TEXT UNDER STUDY:
== Segment start ==

Dorno: There goes Neron! He's escaping!
Zandor: It doesn't matter, Dorno. As long as he's gone, the threat of these deadly games is ended forever.

Big Daddy jumps out the window, and swims for it. Slowly.
Skinner: He's gradually getting away, Chief.
Wiggum: Ah, let him go. I have the feeling we'll meet again, each and every week. Always in more sexy and exciting ways.

== Segment end ==

DATASET ENTRIES:

== Segment start ==

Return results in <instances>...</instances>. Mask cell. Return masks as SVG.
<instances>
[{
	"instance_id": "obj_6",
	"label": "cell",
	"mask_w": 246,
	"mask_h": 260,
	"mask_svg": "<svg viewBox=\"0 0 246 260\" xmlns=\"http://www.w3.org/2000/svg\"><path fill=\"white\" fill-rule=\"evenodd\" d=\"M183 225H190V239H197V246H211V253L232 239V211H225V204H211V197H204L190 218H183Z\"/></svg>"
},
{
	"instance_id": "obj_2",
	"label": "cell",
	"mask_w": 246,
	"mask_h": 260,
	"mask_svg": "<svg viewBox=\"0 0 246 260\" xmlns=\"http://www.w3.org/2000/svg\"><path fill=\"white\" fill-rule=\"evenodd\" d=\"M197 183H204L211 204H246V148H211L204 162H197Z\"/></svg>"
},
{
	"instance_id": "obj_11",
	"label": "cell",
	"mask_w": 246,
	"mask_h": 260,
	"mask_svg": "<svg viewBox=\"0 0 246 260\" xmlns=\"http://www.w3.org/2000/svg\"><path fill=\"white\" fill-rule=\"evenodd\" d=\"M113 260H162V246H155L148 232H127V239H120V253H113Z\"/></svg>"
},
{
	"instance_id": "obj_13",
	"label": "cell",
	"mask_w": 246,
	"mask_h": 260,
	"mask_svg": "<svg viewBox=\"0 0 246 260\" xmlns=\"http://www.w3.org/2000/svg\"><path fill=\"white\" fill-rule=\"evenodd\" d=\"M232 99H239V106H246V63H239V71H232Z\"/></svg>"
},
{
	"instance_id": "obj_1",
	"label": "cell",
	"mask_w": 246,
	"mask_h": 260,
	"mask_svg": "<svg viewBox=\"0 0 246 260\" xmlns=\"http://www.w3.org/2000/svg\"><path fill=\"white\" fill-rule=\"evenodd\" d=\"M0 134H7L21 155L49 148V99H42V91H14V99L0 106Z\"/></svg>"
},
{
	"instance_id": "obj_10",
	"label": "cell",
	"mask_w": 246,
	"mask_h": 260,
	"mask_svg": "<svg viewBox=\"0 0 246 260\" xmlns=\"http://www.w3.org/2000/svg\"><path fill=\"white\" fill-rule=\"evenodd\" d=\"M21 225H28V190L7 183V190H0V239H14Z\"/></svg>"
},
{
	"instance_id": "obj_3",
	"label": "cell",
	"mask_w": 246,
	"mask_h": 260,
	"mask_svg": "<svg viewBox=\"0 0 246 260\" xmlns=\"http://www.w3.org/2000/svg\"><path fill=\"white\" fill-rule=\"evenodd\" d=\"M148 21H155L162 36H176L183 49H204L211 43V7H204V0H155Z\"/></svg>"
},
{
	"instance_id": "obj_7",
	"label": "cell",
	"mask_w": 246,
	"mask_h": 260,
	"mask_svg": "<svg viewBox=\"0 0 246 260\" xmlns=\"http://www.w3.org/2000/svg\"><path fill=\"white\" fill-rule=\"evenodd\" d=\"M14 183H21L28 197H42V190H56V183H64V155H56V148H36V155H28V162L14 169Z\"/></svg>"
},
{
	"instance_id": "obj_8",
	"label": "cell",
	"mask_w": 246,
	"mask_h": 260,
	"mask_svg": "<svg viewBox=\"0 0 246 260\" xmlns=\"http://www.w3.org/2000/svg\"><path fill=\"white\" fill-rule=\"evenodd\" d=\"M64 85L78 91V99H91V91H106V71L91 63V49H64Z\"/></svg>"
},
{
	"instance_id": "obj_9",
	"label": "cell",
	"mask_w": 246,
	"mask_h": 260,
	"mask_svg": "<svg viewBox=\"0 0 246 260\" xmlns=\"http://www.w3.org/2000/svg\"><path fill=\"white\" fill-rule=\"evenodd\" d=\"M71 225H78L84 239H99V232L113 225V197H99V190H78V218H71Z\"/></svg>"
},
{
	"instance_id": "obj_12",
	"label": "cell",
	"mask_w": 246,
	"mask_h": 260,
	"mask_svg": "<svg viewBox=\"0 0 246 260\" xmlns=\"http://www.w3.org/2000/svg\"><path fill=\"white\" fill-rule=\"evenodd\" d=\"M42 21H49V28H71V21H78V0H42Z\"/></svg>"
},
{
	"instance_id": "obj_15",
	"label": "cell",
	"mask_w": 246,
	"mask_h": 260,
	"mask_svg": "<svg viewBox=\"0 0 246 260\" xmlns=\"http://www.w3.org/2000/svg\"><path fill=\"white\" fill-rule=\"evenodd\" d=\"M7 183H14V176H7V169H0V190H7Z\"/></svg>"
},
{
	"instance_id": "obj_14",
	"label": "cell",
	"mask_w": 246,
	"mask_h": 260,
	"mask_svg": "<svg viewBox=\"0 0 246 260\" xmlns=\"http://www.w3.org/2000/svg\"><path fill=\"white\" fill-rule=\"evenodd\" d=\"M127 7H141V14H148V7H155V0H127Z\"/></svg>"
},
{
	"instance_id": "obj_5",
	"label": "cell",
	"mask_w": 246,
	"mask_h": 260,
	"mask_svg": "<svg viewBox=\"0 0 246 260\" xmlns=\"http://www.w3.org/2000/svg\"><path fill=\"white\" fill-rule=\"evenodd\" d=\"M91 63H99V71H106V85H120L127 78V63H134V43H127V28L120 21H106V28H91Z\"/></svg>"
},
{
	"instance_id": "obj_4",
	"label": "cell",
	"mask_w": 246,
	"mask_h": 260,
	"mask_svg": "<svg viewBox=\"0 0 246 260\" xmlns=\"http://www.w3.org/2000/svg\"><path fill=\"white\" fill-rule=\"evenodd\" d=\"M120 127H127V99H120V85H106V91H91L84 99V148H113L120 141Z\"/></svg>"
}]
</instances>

== Segment end ==

EXERCISES TO COMPLETE:
A. In the script, what does Zandor say is ended forever as long as Neron is gone?
B. Please retype part of the script. Begin at the words that have "Dorno: There goes" and stop after "for it. Slowly.".

ACTIVITY ANSWERS:
A. The threat of these deadly games.

B.
Dorno: There goes Neron! He's escaping!
Zandor: It doesn't matter, Dorno. As long as he's gone, the threat of these deadly games is ended forever.

Big Daddy jumps out the window, and swims for it. Slowly.